1. Log on, wait a sec, then get a frightened look on your face and scream "Oh my God! They've found me!" and bolt.
2. Laugh uncontrollably for about 3 minutes & then suddenly stop and look suspiciously at everyone who looks at you.
3. When your computer is turned off, complain to the monitor on duty that you can't get the darn thing to work. After he/she's turned it on, wait 5 minutes, turn it off again, & repeat the process for a good half hour.
4. Type frantically, often stopping to look at the person next to you evilly.
5. Before anyone else is in the lab, connect each computer to different screen than the one it's set up with.
6. Write a program that plays the "Smurfs" theme song and play it at the highest volume possible over & over again.

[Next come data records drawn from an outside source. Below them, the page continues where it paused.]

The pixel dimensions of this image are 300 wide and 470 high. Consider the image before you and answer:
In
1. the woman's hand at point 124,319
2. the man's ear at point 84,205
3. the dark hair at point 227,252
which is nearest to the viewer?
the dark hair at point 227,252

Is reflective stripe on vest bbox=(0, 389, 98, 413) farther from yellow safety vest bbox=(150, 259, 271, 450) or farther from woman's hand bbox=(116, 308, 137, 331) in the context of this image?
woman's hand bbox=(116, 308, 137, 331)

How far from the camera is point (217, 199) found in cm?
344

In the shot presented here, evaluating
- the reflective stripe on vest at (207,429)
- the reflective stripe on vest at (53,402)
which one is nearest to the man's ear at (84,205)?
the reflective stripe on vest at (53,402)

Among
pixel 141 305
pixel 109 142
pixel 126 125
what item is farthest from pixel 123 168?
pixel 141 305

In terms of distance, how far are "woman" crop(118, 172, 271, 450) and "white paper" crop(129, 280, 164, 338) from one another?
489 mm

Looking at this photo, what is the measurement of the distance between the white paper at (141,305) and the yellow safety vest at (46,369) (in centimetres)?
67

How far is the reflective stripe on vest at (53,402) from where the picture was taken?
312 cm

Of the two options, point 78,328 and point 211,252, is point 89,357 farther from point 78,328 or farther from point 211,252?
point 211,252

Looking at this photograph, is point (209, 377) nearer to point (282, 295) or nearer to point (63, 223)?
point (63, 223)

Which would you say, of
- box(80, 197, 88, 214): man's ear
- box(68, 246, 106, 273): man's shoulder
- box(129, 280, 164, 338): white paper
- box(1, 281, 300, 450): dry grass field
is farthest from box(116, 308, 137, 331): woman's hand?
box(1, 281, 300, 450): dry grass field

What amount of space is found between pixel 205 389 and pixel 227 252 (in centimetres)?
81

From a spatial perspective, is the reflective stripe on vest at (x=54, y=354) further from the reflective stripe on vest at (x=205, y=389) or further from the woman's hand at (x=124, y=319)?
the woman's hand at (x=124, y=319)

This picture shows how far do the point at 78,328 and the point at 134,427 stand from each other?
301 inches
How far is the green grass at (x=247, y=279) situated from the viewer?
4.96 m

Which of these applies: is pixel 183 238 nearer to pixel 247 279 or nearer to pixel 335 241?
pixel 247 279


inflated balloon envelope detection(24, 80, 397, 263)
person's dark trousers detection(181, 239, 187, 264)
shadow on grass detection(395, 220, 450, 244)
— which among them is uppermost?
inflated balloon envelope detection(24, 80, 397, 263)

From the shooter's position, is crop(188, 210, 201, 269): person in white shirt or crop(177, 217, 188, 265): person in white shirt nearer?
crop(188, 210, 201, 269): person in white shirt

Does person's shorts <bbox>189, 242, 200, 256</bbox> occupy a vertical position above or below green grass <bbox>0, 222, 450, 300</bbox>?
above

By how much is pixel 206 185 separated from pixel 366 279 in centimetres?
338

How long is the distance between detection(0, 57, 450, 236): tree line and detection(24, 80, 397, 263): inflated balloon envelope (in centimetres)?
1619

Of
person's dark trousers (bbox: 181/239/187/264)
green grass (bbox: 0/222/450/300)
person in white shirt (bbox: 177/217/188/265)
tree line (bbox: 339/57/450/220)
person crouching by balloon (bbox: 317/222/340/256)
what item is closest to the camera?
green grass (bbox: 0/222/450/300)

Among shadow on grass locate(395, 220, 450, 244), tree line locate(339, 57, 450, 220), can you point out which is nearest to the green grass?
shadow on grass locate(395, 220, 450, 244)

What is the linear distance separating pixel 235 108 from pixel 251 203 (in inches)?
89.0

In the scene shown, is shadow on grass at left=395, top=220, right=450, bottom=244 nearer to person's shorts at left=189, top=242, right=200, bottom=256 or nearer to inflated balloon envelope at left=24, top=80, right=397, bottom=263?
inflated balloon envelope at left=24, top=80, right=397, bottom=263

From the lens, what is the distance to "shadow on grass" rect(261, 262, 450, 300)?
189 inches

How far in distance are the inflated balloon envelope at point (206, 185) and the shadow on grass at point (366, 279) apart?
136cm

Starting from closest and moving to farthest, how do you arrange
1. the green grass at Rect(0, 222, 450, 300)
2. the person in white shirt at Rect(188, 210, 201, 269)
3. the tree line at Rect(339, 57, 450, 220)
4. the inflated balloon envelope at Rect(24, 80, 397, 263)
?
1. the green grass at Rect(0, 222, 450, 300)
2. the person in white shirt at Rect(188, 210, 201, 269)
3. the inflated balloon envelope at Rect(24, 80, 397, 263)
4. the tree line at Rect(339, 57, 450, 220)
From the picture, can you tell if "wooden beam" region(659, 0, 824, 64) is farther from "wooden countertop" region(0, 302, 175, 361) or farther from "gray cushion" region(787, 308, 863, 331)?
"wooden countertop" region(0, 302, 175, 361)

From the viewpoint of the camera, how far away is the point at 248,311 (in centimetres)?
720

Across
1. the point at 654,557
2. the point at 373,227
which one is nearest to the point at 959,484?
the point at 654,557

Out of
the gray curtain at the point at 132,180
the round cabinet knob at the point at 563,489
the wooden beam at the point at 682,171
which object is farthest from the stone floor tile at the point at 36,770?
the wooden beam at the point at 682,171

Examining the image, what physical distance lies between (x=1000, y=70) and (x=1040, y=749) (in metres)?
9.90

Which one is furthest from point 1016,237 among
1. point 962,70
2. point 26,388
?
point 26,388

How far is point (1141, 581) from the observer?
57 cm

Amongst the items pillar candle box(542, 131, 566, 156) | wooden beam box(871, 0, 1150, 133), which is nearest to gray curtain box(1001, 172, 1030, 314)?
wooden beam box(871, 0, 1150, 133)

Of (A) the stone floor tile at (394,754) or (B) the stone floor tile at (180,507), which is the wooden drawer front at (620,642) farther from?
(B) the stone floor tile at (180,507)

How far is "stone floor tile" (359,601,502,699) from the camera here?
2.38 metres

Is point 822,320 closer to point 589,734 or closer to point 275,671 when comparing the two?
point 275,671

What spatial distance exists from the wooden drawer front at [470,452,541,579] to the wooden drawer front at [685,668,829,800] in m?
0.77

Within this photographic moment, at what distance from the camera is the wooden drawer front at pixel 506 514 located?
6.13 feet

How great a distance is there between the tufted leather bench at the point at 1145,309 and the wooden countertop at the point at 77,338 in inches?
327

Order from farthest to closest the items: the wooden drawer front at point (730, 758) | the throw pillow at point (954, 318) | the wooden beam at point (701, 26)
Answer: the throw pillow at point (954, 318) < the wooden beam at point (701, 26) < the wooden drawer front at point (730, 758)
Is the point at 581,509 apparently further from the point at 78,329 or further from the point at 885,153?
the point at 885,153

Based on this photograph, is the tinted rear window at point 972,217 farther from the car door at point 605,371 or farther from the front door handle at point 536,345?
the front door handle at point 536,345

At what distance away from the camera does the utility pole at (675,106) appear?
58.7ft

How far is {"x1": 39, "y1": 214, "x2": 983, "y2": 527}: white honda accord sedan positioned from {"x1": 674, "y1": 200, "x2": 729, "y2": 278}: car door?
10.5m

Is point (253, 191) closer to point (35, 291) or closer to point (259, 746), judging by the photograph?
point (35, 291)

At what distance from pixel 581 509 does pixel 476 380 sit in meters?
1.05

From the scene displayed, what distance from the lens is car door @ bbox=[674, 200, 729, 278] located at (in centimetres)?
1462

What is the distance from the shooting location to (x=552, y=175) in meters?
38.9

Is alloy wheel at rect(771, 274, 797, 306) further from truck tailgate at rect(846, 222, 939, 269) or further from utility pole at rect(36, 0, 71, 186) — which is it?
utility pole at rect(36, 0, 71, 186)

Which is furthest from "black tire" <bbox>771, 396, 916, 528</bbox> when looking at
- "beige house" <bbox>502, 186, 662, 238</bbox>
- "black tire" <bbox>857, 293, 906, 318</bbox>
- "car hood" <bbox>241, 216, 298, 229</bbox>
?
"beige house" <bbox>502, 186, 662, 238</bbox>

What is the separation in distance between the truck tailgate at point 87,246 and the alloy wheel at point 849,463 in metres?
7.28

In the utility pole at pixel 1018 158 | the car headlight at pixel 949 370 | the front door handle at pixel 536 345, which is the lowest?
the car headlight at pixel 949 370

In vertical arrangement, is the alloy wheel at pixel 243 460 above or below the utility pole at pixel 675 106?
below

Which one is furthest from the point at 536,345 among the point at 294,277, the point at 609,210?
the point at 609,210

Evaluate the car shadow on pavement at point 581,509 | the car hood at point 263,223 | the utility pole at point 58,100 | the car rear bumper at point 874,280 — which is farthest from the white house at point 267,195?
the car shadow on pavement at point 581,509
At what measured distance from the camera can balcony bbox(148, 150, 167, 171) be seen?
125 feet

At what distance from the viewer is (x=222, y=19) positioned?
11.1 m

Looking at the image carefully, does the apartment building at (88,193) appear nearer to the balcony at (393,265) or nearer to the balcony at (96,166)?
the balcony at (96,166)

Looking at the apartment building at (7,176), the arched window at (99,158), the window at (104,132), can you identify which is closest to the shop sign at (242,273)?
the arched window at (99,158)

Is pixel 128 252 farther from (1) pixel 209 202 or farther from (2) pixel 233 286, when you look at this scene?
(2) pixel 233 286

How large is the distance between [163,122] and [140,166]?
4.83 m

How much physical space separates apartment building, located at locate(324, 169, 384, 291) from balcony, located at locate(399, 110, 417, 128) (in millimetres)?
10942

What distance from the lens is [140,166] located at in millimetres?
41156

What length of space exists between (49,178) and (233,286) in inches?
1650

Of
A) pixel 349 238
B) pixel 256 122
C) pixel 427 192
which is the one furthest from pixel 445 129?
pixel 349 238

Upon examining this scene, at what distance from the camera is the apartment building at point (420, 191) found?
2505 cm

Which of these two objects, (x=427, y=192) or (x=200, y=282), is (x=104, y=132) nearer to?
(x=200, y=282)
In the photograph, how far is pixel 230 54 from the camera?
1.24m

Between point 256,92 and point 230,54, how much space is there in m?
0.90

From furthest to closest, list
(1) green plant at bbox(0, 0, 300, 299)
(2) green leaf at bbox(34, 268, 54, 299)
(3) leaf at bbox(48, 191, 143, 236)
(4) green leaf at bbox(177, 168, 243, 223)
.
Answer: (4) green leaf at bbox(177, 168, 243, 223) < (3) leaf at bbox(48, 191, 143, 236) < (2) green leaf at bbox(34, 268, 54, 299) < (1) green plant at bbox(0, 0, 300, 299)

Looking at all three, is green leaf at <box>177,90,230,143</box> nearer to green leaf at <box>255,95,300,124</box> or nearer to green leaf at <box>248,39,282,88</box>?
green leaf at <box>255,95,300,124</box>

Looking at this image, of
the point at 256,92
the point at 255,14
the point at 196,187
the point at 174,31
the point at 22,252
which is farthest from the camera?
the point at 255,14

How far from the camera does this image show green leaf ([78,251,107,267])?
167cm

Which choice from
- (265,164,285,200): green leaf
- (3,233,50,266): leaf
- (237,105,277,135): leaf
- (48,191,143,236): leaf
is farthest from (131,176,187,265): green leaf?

7. Work normally for a while. Suddenly look amazingly startled by something on the screen and crawl underneath the desk.
8. Ask the person next to you if they know how to tap into top-secret Pentagon files.
9. Use Interactive Send to make passes at people you don't know.
10. Make a small ritual sacrifice to the computer before you turn it on.
11. Bring a chainsaw, but don't use it. If anyone asks why you have it, say "Just in case..." mysteriously.
12. Type on VAX for a while. Suddenly start cursing for 3 minutes at everything bad about your life. Then stop and continue typing.
13. Enter the lab, undress, and start staring at other people as if they're crazy while typing.
14. Light candles around your terminal before starting.
15. Ask around for a spare disk. Offer $2. Keep asking until someone agrees. Then, pull a disk out of your fly and say, "Oops, I forgot."
16. Every time you press Return and there is processing time required, pray "Ohpleaseohpleaseohpleaseohplease," and scream "YES!" when it finishes.
17. "DISK FIGHT!!!"
18. Start making out with the person at the terminal next to you (It helps if you know them, but this is also a great way to make new friends).
19. Put a straw in your mouth and put your hands in your pockets. Type by hitting the keys with the straw.